How to Integrate Alan’s Speech-to-Text Engine into Doctor.ai
Improve Doctor.ai’s speech recognition with the highly accurate Alan AI
By Sixing Huang and Liang Li

For a voice chatbot, its ability to accurately capture the speaker’s utterances can make or break the user experience. An intelligent transcriber is always fun to talk to. And it is a productivity boost because speaking is about two to three times faster than typing.
In contrast, a choppy speech-to-text engine, such as the one from Chrome, can quickly frustrate users. In this case, the user will soon realize that the time spent in the correction is more than the time gained from the dictation. As a result, he will always type and not speak.
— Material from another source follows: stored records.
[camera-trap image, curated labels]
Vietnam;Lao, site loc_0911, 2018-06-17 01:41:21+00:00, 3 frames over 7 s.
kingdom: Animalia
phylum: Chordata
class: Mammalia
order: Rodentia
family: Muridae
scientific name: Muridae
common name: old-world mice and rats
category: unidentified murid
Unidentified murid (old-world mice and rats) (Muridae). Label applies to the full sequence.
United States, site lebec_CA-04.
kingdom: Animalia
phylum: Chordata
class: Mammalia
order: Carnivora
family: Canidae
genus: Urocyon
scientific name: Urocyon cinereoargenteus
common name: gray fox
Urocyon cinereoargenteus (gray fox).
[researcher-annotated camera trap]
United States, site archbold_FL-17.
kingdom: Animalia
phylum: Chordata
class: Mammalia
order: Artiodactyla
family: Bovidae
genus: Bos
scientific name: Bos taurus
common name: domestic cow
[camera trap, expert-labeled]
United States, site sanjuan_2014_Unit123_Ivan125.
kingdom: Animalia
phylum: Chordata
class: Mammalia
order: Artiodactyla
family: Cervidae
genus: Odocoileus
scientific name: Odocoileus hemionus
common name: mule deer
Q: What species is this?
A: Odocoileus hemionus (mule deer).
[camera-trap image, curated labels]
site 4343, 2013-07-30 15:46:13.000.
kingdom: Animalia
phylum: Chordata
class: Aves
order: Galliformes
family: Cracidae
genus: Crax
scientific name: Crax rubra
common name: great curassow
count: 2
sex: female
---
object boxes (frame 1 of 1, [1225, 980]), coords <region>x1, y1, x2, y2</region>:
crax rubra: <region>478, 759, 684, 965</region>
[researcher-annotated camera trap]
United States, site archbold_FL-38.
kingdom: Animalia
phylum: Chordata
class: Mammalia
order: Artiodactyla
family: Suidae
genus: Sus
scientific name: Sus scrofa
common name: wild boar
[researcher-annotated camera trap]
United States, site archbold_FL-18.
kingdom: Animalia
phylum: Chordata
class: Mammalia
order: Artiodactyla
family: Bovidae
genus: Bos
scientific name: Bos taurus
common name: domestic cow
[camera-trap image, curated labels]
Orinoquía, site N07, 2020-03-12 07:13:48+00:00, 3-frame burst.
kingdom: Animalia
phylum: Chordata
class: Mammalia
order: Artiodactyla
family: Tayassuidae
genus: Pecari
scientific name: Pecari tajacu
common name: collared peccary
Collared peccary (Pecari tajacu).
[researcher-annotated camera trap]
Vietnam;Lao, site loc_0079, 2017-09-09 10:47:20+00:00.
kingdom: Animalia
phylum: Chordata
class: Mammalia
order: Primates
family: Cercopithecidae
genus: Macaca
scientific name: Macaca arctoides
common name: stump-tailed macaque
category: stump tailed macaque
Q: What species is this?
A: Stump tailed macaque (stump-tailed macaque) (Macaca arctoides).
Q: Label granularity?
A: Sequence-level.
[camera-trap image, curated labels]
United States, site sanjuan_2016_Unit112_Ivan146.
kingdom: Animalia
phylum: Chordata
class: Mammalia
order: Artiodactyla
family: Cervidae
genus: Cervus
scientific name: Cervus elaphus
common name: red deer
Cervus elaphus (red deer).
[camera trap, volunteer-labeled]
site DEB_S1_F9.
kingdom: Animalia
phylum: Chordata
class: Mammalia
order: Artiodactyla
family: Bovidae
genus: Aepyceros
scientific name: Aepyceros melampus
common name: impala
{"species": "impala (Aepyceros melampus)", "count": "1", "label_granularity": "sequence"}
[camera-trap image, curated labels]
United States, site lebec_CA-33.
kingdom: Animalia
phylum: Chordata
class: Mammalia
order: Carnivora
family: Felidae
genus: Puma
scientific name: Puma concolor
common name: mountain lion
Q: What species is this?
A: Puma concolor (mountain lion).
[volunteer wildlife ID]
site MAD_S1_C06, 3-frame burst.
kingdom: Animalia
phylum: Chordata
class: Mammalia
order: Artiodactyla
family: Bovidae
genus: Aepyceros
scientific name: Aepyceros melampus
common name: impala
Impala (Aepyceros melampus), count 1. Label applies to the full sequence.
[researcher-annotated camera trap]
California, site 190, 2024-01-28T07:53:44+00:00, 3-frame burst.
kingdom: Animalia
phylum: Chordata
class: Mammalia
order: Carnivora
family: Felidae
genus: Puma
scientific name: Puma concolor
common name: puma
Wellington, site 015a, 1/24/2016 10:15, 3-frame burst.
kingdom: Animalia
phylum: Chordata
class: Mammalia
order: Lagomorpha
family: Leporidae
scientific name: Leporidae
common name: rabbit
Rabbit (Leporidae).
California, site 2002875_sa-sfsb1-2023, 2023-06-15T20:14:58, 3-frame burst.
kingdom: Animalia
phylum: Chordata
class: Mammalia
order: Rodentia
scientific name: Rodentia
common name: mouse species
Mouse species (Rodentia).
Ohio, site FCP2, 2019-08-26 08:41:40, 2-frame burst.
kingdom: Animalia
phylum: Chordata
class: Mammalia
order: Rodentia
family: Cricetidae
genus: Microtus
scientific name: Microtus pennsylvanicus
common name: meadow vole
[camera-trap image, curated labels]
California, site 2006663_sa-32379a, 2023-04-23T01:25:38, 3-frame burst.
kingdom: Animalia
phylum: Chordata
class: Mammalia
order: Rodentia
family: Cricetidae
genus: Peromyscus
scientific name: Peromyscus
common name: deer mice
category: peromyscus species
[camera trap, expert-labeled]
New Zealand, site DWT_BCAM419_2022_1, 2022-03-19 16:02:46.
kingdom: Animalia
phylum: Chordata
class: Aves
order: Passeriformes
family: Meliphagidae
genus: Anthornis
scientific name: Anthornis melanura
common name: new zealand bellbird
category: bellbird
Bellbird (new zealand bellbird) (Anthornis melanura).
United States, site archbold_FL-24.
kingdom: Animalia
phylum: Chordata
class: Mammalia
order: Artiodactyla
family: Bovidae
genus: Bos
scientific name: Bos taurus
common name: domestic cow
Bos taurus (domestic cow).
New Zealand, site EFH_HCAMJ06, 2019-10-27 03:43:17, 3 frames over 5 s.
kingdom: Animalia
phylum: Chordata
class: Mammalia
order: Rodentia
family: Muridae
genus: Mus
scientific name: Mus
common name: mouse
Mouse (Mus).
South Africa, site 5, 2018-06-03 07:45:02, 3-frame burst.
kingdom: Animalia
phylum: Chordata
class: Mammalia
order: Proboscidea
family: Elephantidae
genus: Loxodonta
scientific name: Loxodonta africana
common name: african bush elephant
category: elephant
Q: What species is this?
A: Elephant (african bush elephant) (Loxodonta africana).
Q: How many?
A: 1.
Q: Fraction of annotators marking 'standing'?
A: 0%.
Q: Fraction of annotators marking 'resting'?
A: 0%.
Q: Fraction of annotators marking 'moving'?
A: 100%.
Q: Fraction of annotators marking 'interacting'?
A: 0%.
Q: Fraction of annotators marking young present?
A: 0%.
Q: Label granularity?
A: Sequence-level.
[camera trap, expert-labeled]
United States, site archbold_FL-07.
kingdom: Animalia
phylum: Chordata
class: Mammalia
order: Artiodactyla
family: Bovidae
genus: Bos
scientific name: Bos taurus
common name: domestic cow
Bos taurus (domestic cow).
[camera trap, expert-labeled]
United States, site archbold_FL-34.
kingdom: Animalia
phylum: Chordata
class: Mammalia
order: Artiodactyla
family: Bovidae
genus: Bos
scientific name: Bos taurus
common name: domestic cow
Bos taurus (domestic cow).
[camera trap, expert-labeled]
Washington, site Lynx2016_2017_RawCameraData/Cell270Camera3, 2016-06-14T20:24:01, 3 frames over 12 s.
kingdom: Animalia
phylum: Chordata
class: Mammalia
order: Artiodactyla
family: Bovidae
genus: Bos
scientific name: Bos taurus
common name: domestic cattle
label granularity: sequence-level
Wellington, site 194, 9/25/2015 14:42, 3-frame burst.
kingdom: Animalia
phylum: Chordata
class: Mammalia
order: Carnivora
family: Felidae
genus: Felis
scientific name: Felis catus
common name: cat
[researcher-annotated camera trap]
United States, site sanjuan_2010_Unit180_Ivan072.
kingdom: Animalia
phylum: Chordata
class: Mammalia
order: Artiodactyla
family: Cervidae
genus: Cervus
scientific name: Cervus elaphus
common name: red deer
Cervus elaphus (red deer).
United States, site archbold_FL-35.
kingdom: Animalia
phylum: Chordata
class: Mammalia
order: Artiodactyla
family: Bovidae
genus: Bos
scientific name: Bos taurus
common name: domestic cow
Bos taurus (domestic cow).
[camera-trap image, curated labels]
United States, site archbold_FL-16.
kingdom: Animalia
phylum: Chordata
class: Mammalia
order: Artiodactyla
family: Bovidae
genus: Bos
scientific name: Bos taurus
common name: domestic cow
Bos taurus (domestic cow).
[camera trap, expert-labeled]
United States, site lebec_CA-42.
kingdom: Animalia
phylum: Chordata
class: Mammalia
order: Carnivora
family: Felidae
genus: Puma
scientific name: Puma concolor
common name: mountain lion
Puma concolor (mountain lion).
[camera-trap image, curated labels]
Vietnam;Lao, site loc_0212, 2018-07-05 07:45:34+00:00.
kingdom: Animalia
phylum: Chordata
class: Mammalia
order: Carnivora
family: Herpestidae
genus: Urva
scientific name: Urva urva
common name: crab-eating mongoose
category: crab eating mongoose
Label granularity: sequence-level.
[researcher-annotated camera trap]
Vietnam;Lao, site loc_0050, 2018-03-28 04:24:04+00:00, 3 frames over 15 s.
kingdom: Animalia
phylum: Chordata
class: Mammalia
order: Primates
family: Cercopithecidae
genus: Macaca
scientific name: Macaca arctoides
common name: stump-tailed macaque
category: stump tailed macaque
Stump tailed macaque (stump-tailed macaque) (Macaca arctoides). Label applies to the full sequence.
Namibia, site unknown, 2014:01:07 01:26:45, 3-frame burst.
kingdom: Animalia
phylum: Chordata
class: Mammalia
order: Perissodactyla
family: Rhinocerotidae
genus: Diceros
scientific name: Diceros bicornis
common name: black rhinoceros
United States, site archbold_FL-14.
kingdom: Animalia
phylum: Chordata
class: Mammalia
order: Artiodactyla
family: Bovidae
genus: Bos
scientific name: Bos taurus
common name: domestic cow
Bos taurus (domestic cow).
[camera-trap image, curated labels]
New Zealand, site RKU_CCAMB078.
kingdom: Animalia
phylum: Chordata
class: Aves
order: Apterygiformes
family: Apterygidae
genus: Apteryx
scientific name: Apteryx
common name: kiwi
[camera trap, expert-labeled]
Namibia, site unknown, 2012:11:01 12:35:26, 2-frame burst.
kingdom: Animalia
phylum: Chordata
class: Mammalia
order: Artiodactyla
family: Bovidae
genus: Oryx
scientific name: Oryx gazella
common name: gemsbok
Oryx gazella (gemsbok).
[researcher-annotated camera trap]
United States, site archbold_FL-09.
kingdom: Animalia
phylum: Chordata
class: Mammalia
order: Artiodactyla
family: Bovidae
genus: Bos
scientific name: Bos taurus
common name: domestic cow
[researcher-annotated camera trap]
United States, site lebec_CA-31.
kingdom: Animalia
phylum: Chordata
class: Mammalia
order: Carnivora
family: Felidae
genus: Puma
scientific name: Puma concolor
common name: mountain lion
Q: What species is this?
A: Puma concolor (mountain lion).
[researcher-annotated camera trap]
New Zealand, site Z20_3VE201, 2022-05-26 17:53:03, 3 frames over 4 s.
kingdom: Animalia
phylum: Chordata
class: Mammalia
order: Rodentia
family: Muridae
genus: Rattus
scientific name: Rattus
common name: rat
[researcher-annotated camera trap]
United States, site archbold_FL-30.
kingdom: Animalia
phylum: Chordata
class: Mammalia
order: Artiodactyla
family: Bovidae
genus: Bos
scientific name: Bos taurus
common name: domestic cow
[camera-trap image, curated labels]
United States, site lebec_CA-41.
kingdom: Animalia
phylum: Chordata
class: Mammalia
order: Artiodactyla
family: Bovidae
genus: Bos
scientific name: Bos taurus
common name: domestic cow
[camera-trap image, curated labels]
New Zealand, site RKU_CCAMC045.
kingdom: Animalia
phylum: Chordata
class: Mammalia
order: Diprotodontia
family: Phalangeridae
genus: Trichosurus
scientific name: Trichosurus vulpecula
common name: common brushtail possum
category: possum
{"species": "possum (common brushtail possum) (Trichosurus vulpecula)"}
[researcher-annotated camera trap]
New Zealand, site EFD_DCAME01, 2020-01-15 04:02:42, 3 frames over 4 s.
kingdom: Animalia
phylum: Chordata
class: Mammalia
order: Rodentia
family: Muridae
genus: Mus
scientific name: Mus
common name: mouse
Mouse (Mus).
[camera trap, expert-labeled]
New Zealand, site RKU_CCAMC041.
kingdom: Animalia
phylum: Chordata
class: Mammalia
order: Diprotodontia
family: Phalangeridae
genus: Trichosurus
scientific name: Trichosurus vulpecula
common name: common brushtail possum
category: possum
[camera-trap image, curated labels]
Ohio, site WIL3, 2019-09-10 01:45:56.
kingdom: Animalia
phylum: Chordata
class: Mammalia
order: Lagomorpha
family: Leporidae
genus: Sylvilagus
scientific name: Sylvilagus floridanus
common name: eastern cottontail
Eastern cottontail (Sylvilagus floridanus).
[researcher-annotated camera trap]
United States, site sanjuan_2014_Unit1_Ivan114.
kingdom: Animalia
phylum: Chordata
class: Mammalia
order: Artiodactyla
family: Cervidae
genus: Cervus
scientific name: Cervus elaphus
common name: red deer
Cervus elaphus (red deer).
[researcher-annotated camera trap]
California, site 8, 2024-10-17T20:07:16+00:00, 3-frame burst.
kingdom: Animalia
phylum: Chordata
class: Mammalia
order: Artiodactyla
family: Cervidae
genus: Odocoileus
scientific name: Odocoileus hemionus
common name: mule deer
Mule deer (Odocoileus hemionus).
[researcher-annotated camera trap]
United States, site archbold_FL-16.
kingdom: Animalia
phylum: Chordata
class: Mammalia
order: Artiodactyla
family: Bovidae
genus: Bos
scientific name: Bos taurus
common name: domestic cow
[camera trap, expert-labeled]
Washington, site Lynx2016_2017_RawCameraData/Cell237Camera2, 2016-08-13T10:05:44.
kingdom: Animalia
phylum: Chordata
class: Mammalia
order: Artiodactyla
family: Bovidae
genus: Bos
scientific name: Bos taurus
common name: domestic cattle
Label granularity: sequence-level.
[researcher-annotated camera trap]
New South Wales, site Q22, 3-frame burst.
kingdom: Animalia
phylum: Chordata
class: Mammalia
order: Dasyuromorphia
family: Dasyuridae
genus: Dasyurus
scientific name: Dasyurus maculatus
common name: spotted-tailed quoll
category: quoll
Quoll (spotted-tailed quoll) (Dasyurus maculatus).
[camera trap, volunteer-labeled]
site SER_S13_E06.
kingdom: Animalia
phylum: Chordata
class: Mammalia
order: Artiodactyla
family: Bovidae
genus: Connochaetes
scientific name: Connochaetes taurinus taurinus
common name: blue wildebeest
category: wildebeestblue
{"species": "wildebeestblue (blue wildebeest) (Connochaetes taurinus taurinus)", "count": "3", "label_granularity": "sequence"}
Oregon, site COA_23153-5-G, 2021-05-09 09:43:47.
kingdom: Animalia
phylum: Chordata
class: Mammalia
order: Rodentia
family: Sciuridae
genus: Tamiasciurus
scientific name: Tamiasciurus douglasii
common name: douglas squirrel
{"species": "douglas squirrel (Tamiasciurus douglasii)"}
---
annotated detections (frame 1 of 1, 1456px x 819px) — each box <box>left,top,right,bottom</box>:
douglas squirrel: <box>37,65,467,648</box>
And that defeats the whole purpose of a voice chatbot.
During the development of our medical chatbot Doctor.ai (1, 2, 3, 4, 5, and 6), we have noticed early on that the speech-to-text engine in Chrome is not great. It dropped and misinterpreted words. It formed incoherent sentences that make no sense. Its performance in medical conversations, which Doctor.ai needed the most, was abysmal.
We have been on the hunt for a better engine. This new engine should not only excel in normal conversations but also understand the common medical jargon, such as names of diseases, drugs, and pathogens. And our search has been rewarded with the Alan AI.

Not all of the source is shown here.